• DOCUMENT EXTRACT

But weight loss surgery is usually NOT paid for by insurers. Like plastic surgery, it is a surgery that patients pay for out of their own funds. This is one reason surgeons promote it so strongly. There are no forms for them to fill out, no limit on what they can charge, and most importantly, no evaluating the patient’s suitability for the surgery by pesky insurance review boards. All the doctor has to do is sell the patient on the operation, and the fun can begin.
So don’t let yourself become a victim of a surgeon who has found a dandy way to make himself a multi-millionaire. And don’t trust that the doctor who stands to make $25,000 for a few hours of work has your welfare in mind when he assures you that a surgery is no more dangerous than crossing the street. Remember, surgeons rarely track the outcome of their surgeries beyond six weeks. But as the Pennsylvania study suggests weight loss surgery keeps on killing for years after the initial surgery.
It might not help much, but I’d still like to see some of that information as a disclaimer on those billboards. I like the signs Debbie made for the ones she could reach.
Television Food and Drug Disclaimers
I’ve always amused horrified at the food and drug disclaimers I see on network television. Sometimes I think the disclaimers are designed to make people tune then out, because they describe such horrific symptoms that no one can believe something that could do that would be marketed, let alone prescribed by a doctor.
In a January 2010 Gawker article Richard Lawson simply quotes from the literature that accompanies the product. For example, a drug prescribed for those wishing to quit smoking, Chantix:
[T]here are a few hitches. Here, let Chantix tell you itself:
“Some people have had changes in behavior, hostility, agitation, depressed mood, suicidal thoughts or actions while using CHANTIX to help them quit smoking. Some people had these symptoms when they began taking CHANTIX, and others developed them after several weeks of treatment or after stopping CHANTIX. If you, your family, or caregiver notice agitation, hostility, depression, or changes in behavior, thinking, or mood that are not typical for you, or you develop suicidal thoughts or actions, anxiety, panic, aggression, anger, mania, abnormal sensations, hallucinations, paranoia, or confusion, stop taking CHANTIX and call your doctor right away. Also tell your doctor about any history of depression or other mental health problems before taking CHANTIX, as these symptoms may worsen while taking CHANTIX.

• WHAT YOU SHOULD DO
Please answer these questions about the excerpt on weight loss surgery and drug disclaimers:
1. Beyond how many weeks do surgeons rarely track the outcome of their surgeries?
2. In what month and year did the Gawker article by Richard Lawson appear?
3. What drug does the excerpt give as an example for those wishing to quit smoking?
These records were drawn from a separate source.

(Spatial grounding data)

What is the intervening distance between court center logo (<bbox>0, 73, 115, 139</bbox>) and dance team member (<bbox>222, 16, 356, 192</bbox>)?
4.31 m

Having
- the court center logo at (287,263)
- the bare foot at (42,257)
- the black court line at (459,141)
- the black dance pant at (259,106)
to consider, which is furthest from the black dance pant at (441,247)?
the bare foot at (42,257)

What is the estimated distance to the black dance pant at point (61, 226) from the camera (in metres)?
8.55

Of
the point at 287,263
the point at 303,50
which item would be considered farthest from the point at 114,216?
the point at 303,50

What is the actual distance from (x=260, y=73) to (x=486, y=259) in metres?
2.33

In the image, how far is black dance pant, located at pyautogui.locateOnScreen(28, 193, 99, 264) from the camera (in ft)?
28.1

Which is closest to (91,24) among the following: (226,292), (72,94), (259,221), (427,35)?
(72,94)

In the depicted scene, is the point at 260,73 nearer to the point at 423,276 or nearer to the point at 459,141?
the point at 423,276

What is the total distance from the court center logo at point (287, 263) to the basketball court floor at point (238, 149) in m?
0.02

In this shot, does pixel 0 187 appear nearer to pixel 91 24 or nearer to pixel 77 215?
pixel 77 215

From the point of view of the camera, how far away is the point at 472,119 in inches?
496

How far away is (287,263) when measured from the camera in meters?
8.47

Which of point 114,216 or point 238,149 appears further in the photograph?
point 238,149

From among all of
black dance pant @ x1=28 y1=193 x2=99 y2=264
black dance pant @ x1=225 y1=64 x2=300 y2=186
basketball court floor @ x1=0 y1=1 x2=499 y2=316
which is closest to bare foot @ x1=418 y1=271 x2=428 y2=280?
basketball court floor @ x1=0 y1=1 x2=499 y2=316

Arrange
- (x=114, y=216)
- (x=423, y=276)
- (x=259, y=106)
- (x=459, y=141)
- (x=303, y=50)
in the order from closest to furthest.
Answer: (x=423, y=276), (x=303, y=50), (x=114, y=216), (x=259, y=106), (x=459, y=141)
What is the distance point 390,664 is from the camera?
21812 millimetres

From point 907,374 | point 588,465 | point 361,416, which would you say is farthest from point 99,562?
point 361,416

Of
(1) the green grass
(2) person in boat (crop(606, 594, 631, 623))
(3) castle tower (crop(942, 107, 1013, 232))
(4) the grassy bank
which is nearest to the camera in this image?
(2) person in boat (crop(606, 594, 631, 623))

• SOLUTION TO THE EXERCISE
1. Six weeks
2. January 2010
3. Chantix